▸ **Prompt**
Below are records to give again exactly; omit each image they contain.

▸ **Dataset excerpts**
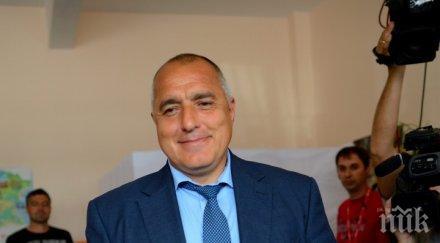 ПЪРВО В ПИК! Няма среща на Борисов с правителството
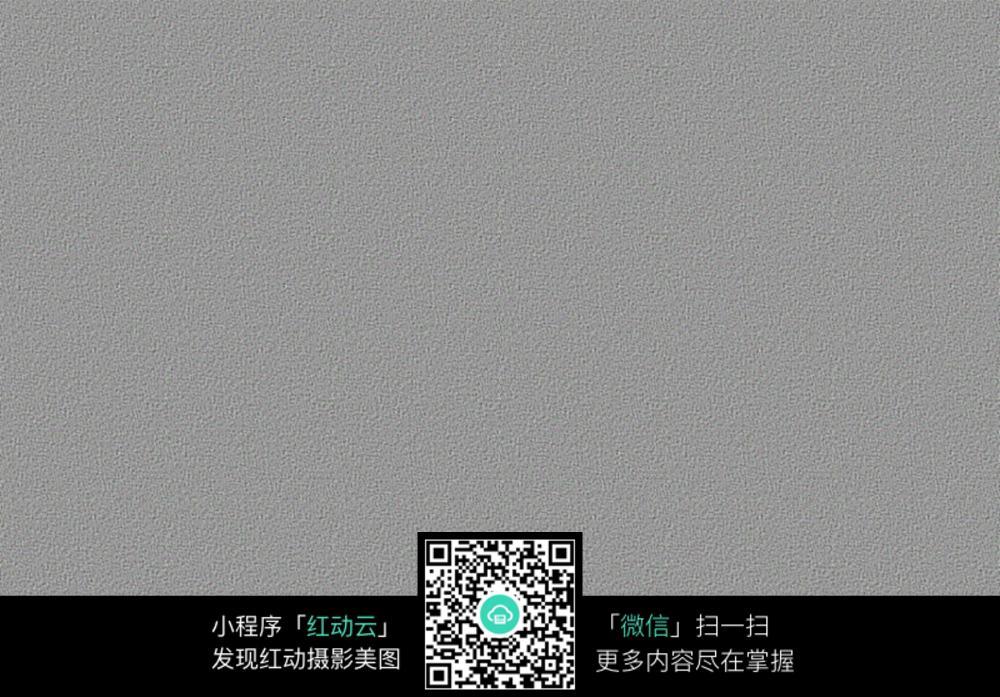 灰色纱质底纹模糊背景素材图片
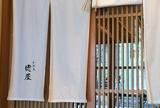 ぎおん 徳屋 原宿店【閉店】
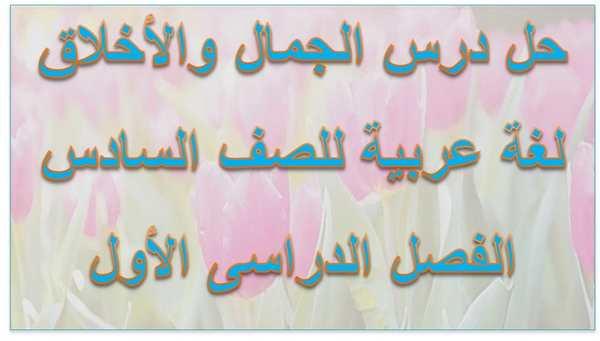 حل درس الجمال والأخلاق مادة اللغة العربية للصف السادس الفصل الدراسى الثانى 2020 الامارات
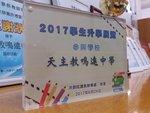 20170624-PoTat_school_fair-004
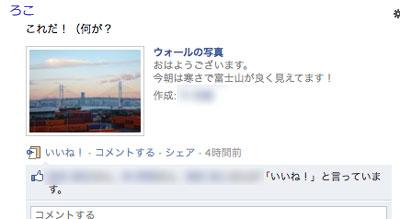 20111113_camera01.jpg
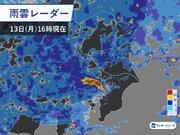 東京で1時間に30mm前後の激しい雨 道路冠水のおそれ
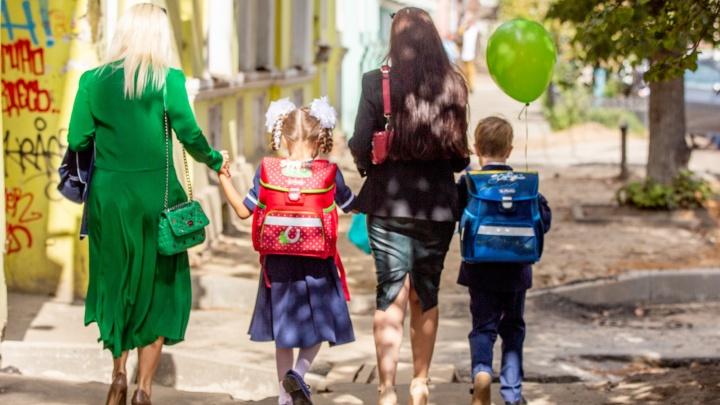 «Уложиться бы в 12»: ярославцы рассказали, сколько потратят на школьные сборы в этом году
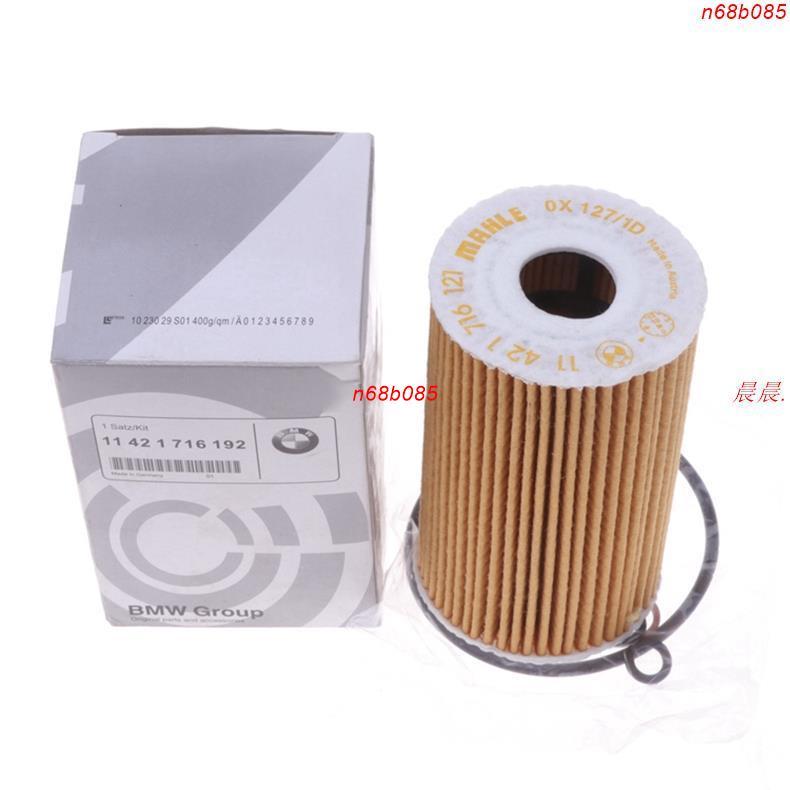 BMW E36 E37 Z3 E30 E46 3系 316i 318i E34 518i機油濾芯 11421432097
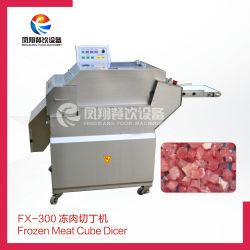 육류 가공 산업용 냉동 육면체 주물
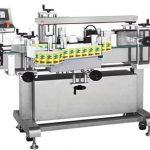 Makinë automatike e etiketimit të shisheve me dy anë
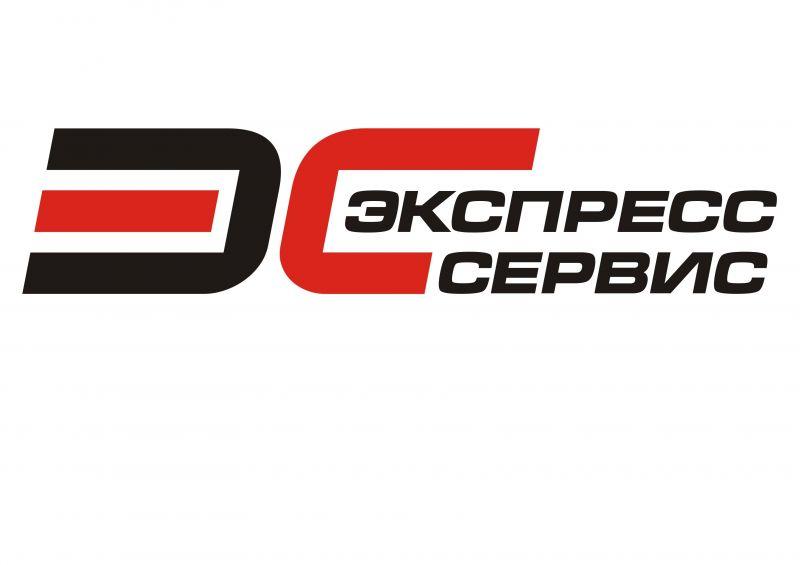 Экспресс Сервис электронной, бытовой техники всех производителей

▸ **Output for this task**
 ПЪРВО В ПИК! Няма среща на Борисов с правителството
 灰色纱质底纹模糊背景素材图片
 ぎおん 徳屋 原宿店【閉店】
 حل درس الجمال والأخلاق مادة اللغة العربية للصف السادس الفصل الدراسى الثانى 2020 الامارات
 20170624-PoTat_school_fair-004
 20111113_camera01.jpg
 東京で1時間に30mm前後の激しい雨 道路冠水のおそれ
 «Уложиться бы в 12»: ярославцы рассказали, сколько потратят на школьные сборы в этом году
 BMW E36 E37 Z3 E30 E46 3系 316i 318i E34 518i機油濾芯 11421432097
 육류 가공 산업용 냉동 육면체 주물
 Makinë automatike e etiketimit të shisheve me dy anë
 Экспресс Сервис электронной, бытовой техники всех производителей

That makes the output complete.